Here it is. Watch for yourself.
The combatant the 6' 4", 251-pound Simmons didn’t punch is Simmons’s sister. As you can see from the video, Simmons tries to break up the fight before throwing any punches. Had he walked away or waited for help after separating the women, he’d face no scrutiny. But he chose to punch the woman as she lay on the ground. That is why his status was in question. Like Mixon, he had announced himself as a man who would punch a woman. Unlike Mixon, Simmons apologized immediately.
Simmons is facing charges of simple assault and disturbing the peace. According to Stricklin, this is the only violent incident on Simmons’s record—criminal, scholastic or otherwise. “We wanted to make sure that we weren’t making our campus unsafe, that we weren’t introducing something on our campus that was going to create an issue,” Stricklin said. “That’s why we spent a lot of time in his hometown talking to a lot of people.”

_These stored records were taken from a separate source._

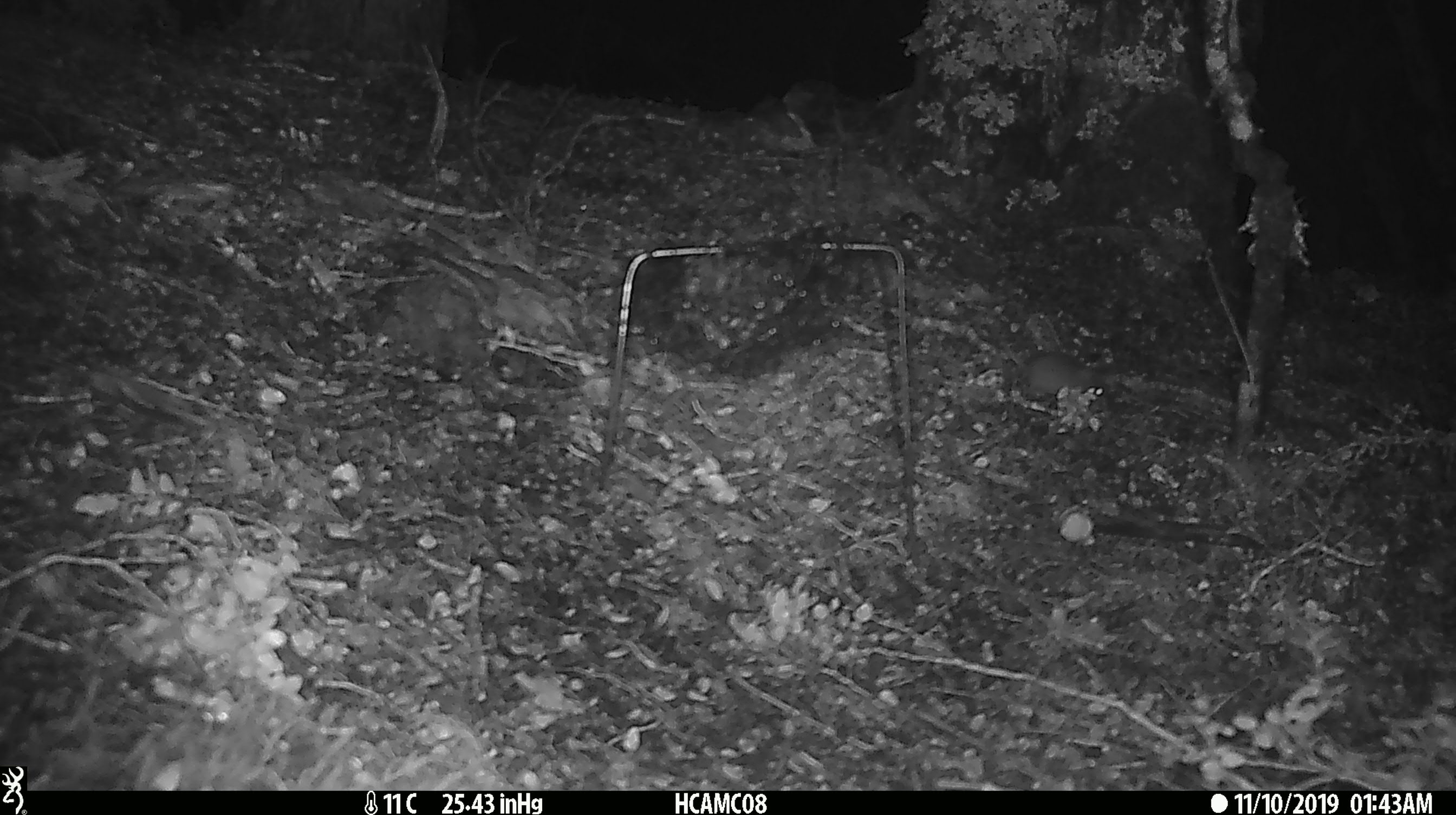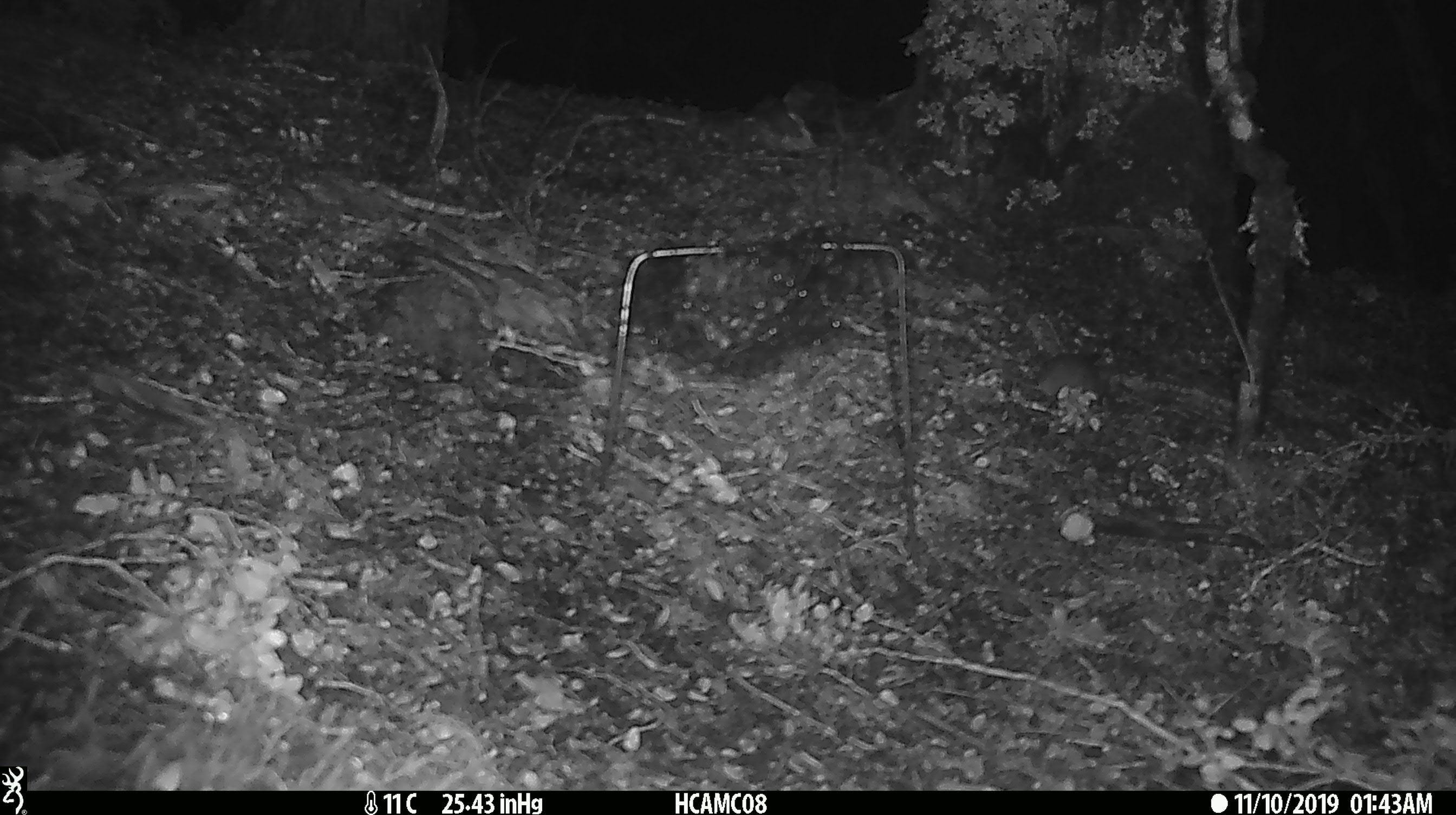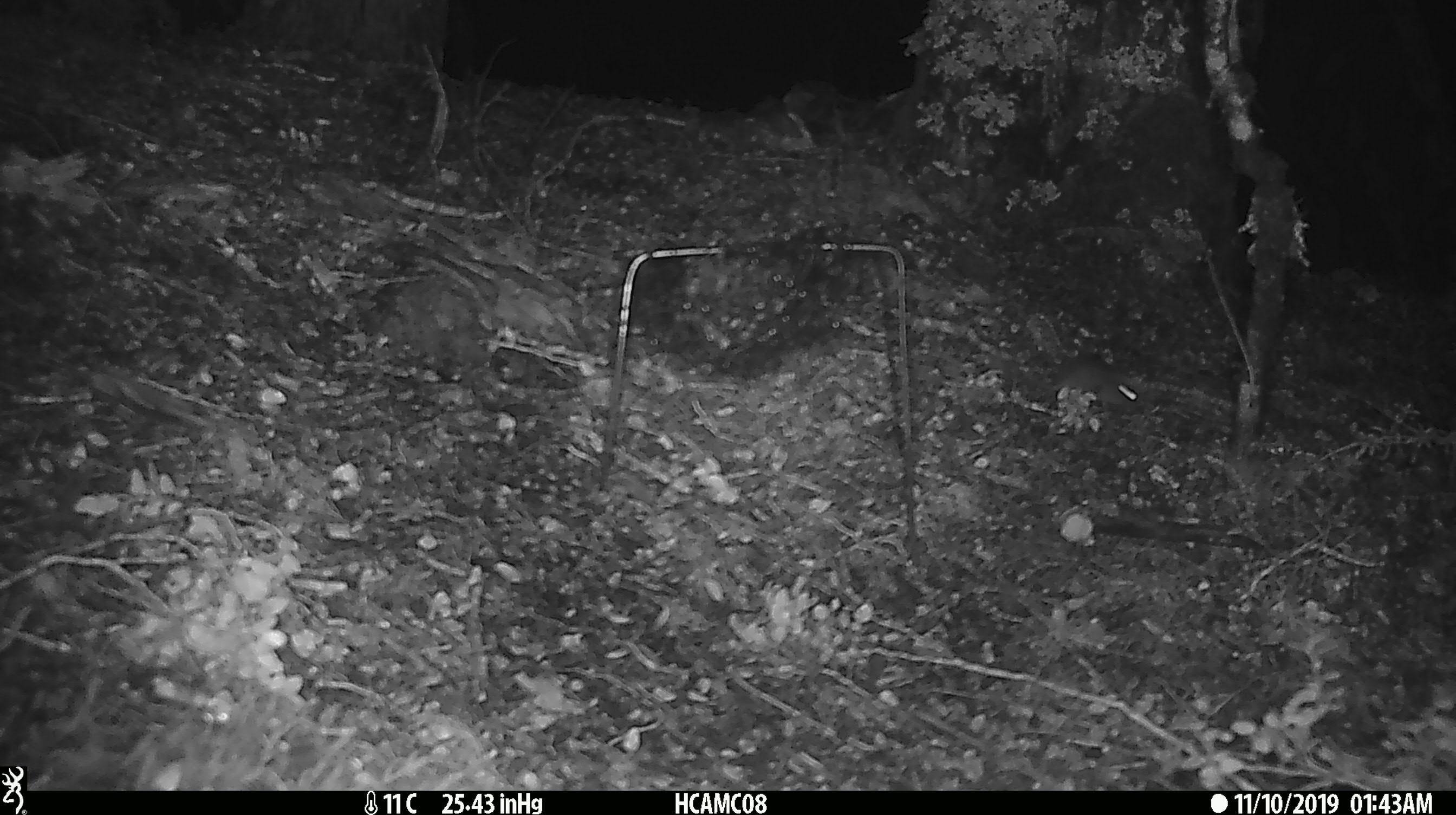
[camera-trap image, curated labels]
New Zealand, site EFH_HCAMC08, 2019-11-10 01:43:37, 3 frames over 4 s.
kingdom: Animalia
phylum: Chordata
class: Mammalia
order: Rodentia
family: Muridae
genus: Mus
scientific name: Mus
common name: mouse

To Stricklin’s credit, he took every question Wednesday and provided every answer he could give. After the group of reporters dispersed, he remained and answered individual questions. Most athletic directors would have hidden behind an emailed statement. Stricklin did not. But he should have to answer those questions, because Stricklin understands he is gambling. If all goes well, Simmons will stay out of trouble, graduate and give Stricklin a big hug after he walks across the stage. If this isn’t an isolated incident and Simmons harms anyone—male or female—on Mississippi State’s campus, Stricklin knows he has left the school open to a lawsuit it would almost certainly have to settle. “That was thought of. Yes,” Stricklin said. “And that’s why the counseling will be a piece of this.”
Stricklin’s other choice was to take a stand and tell everyone on campus that men punching women is unacceptable. He could have decided Simmons wasn’t welcome. Stricklin said he didn’t want to do that because he didn’t believe five seconds of an 18-year-old’s life should preclude him from attending the college he chose.
Stricklin also said he didn’t want to punish Simmons more harshly because during his tenure, the Bulldogs had never punished an athlete for an incident that happened before he arrived on campus. “I wasn’t comfortable doing that because he wasn’t a student,” Stricklin said. “He wasn’t necessarily in our program with the structure, discipline and expectations.” But Stricklin could have sent a stronger message to Simmons and to the other athletes in Starkville. Instead, he chose one game.
Would it have been easier to take a stand if Simmons was a two-star recruit? “I can’t answer that,” Stricklin said. (Scout.com rated Simmons the No. 10 prospect in the country and a five-star.)
I can, but it’s not a simple answer. Having discussed the Mixon decision with people at Oklahoma, the trickiest part in both cases is that kicking the player off the team would have resulted in another school snapping him up and allowing him to play immediately. Then he would face essentially no punishment at all. Sooners officials settled on a one-year suspension and a ban from all team activities and privileges. Their attitude was, at least he had to deal with that. A quick recruiting frenzy would have happened had Mississippi State cut Simmons loose.
Still, one game?
It would be better if athletic directors and football coaches didn’t have to make these decisions. If men actually went to jail for punching women*, suspension lengths wouldn’t be a concern. If men worried their freedom might be taken away, maybe they wouldn’t swing. But it takes a few times getting caught before jail time becomes an issue, so instead we must rely on coaches and ADs to make these decisions.
*Yes, I view a man punching a woman as a completely different offense than a man punching a man. I realize the courts probably can’t make that distinction in non-domestic cases. I also realize it makes me some sort of neo-chauvinist. I don’t care. My parents raised me to believe that men don’t punch women. Period.
At a certain point, school officials must decide and declare what kind of behavior they deem unacceptable. The one-game suspension Mississippi State announced Wednesday shows how much the Bulldogs actually care about this issue. “It sends a message that there is going to be a consequence,” Stricklin said.
It sends a message all right. Don’t punch women, because you might miss the South Alabama game.